Nach knapp drei Jahren Bauzeit ist die sanierte Gewerbliche Berufsschule Wetzikon (GBW) am Dienstag offiziell eingeweiht worden. Die Anlage an der Gewerbeschulstrasse 10 bietet Platz für rund 2600 Lernende und fasst die bisherigen Standorte unter einem Dach zusammen.
An der Einweihung nahmen Regierungsrätin und Bildungsdirektorin Silvia Steiner (Die Mitte), Kantonsbaumeister Beat Pahud, GBW-Rektor Marco Fonti sowie Architekt Andreas Galli von der Galli Rudolf Architekten AG teil.
Ziel der Sanierung war, die verschiedenen Fachbereiche — Automobile, Bau, Elektro, Garten, Holz und Unterhalt — in einem zusammenhängenden Schulbetrieb zu vereinigen. Damit entfallen die bisher extern angemieteten Standorte an der Poststrasse und im Guldisloo. Alle Unterrichtsflächen sind nun zentral an der Gewerbeschulstrasse untergebracht.
Im Erdgeschoss wurde ein neuer Eingangs- und Empfangsbereich geschaffen: Der bisherige Nebeneingang an der Tödistrasse fungiert künftig als Haupteingang, weil er näher an der Bushaltestelle und dem Dorfzentrum liegt.
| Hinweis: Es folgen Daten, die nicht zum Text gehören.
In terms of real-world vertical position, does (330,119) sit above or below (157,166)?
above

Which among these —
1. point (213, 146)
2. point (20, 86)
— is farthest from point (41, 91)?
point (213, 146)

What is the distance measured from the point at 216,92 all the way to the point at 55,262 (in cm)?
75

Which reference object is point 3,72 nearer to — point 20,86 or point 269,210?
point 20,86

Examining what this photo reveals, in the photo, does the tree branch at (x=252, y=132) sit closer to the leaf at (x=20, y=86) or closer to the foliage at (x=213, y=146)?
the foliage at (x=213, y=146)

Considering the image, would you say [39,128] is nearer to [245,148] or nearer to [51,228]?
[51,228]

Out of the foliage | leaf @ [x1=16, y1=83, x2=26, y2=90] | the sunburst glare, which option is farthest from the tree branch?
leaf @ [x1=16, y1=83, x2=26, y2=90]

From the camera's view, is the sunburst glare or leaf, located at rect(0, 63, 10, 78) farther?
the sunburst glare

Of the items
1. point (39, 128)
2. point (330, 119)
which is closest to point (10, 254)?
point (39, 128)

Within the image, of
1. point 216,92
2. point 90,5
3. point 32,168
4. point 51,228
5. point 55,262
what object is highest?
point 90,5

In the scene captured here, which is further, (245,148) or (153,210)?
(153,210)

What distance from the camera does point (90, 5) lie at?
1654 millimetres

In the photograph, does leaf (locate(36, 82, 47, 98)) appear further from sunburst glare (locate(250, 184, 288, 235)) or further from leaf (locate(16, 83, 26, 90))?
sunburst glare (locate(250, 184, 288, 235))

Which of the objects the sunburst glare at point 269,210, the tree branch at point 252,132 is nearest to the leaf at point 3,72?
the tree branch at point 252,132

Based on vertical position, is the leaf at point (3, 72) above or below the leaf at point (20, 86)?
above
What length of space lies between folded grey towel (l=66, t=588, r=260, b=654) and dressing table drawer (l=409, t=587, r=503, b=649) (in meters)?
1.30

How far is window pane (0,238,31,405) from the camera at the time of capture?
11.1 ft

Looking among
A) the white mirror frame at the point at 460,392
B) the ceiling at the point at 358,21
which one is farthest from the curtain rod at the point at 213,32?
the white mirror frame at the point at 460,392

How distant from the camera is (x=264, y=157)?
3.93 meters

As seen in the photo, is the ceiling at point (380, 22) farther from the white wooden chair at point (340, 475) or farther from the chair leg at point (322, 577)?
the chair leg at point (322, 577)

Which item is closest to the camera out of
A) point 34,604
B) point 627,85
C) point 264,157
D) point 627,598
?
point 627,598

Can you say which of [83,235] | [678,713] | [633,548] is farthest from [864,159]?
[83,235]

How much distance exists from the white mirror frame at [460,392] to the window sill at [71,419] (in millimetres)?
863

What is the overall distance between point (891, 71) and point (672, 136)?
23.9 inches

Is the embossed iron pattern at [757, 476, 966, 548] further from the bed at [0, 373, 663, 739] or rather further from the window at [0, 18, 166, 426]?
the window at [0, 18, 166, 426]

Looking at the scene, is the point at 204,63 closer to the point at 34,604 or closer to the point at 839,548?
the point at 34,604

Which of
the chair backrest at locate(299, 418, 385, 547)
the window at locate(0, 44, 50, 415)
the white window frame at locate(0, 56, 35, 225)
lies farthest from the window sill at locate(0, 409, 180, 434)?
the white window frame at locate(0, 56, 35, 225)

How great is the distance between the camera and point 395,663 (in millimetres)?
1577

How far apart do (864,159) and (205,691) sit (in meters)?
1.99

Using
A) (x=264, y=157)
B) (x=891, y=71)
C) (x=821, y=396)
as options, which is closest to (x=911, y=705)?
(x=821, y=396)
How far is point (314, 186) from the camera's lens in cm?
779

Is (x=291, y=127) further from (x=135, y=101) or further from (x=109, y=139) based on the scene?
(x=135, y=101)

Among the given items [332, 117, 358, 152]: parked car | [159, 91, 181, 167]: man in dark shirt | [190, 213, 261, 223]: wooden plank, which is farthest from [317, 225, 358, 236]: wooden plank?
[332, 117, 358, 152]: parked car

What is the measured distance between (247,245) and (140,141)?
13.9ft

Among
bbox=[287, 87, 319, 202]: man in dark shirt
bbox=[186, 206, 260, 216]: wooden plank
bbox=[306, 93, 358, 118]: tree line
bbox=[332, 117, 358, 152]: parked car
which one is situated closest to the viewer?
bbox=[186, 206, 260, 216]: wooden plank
Die Innenräume wurden mit hellen Korridoren, offenen Aufenthalts- und Selbstlernzonen sowie akustischen Verbesserungen neu organisiert. Die erweiterte Mensa und ein zusätzlicher Mehrzweckraum bieten Platz für grössere Informationsveranstaltungen; diese Räume sollen nach Angaben der Schule auch extern genutzt werden können. Im Aussenbereich entstand ein Freiluft-Werkhof, der als Pausen- und Begegnungsort dienen soll.
Ein Novum für Schweizer Schulgebäude
Technisch orientiert sich das Projekt an Energiesparzielen: Die Schulanlage erfüllt den Nachhaltigkeitsstandard des Kantons Zürich, und die Fassade sowie die Gebäudehülle wurden energetisch optimiert. Somit entspricht der Bau dem Minergie-Standard.
Zur Haustechnik gehören eine Photovoltaikanlage und – wie das Architekturbüro hervorhebt – dezentrale Lüftungsgeräte, die direkt in die Fassade eingebaut sind. Nach Angaben der Planer ist dies ein Novum für Schweizer Schulgebäude.

Das Architekturbüro Galli Rudolf betont, dass beim Umbau bewusst ein Prinzip des «Weiterbauens» verfolgt wurde: Historisch werterhaltenswerte Elemente wie die markanten Treppenhäuser aus den 1960er Jahren blieben erhalten, gleichzeitig erhielt die Anlage eine einheitliche Fassadengestaltung.
Die Bauarbeiten hatten 2022 begonnen und wurden planmässig zum Beginn des Schuljahrs im September 2025 abgeschlossen.